EXPLORE THE MATERIAL:
- a) Decide whether each statement agrees with the thread on AI code generation, and answer yes or no for each, quoting the words of the text that settle it: (i) Feeding an LLM compiler error messages until it fixes them guarantees a correct solution. (ii) LLMs like ChatGPT offer several likely options rather than one perfect choice. (iii) Backtracking is suggested as a way to fix larger semantic errors.
- b) Write the next part of the thread on AI code generation, picking up after its final sentence.
TEXT PASSAGE: Begin
Because the AI's, at least right now, can't generate/change code so that it correctly does what's expected with the confidence intervals we expect. I've tried to get it to happen, and it just doesn't. As long as that's true, we'll need to somehow get the correctness to where it needs to be, and that's going to require a person.
A lot of people have already figured out at some tricks to improving code generation.
You can fairly easily update the “next token” choice with a syntax check filter. LLMs like ChatGPT provide a selection of “likely” options, not a single perfect choice. Simply filter the top-n recommendations mechanically for validity. This will improve output a lot.
Similarly, backtracking can be used to fix larger semantic errors.
Last but not least, any scenario where a test case is available can be utilised to automatically iterate the LLM over the same problem until it gets it right. For example, feed it compiler error messages until it fixes the remaining errors.
This will guarantee output that compiles, but it may still be the wrong solution.
As the LLMs get smarter they will do better. Also, they can be fine tuned for specific problems automatically because the labels are available! We can easily determine if a piece of code compiles, or if it makes a unit test pass.
TEXT PASSAGE: End
RECORDS SHOWN: Begin
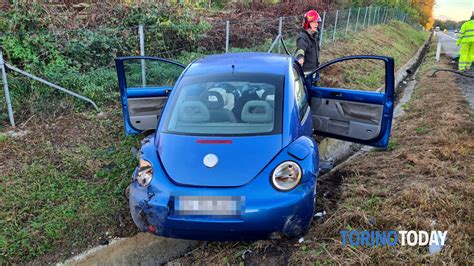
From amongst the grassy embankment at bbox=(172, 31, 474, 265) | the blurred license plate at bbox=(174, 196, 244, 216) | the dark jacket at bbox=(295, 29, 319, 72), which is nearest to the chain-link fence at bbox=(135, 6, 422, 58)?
RECORDS SHOWN: End
RECORDS SHOWN: Begin
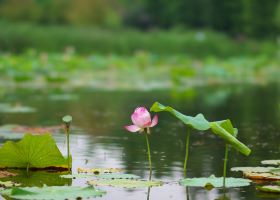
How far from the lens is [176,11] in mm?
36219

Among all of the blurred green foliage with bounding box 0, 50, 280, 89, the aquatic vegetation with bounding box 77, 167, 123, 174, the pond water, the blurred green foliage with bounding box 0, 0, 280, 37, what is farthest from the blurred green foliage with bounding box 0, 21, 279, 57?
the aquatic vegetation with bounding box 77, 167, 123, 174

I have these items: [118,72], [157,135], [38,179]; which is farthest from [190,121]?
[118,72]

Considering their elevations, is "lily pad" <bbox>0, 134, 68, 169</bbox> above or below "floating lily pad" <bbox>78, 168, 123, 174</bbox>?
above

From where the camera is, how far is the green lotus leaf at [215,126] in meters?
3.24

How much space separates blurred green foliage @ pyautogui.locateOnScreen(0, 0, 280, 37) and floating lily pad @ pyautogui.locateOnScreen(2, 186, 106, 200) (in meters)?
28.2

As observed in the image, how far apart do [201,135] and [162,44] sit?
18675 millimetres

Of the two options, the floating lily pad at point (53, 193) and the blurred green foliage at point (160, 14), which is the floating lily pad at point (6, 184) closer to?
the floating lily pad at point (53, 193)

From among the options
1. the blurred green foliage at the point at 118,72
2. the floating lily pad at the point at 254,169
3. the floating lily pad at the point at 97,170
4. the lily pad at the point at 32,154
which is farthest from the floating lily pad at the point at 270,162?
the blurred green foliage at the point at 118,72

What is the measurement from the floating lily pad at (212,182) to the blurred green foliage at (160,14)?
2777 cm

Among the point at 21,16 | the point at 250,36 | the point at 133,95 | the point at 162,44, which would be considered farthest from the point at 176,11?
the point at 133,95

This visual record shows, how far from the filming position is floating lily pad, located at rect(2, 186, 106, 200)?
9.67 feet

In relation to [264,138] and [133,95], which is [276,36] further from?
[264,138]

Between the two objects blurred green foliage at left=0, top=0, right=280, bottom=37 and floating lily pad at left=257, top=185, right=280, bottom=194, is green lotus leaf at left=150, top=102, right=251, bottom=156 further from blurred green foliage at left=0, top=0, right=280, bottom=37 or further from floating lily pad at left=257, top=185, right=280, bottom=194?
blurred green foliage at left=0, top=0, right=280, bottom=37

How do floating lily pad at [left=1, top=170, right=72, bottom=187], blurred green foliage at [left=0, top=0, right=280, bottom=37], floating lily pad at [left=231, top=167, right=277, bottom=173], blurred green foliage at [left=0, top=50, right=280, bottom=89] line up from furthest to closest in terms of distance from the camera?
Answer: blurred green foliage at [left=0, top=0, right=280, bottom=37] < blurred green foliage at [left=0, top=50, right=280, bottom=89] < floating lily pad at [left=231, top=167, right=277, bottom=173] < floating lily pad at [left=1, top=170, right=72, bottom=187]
RECORDS SHOWN: End
YOUR RESPONSES:
- a)
(i) No: "This will guarantee output that compiles, but it may still be the wrong solution."
(ii) Yes: "LLMs like ChatGPT provide a selection of “likely” options, not a single perfect choice."
(iii) Yes: "Similarly, backtracking can be used to fix larger semantic errors."

- b)
Currently ChatGPT isn't, at least via public access, hooked up to a compiler or interpreter that it can use to feed the code it generates into and determine whether it executes as expected. That wouldn't even seem particularly difficult to do, and once it is, ChatGPT would literally be able to train itself how to get the desired result.
Precisely. I think people should consider the "v4" in "ChatGPT 4" as more like "0.4 alpha".
We're very much in the "early days" of experimenting with how LLMs can be effectively used. The API restrictions enforced by OpenAI are preventing entire categories of use-cases from being tested.
Expect to see fine-tuned versions of LLaMA run circles around ChatGPT once people start hooking it up like this.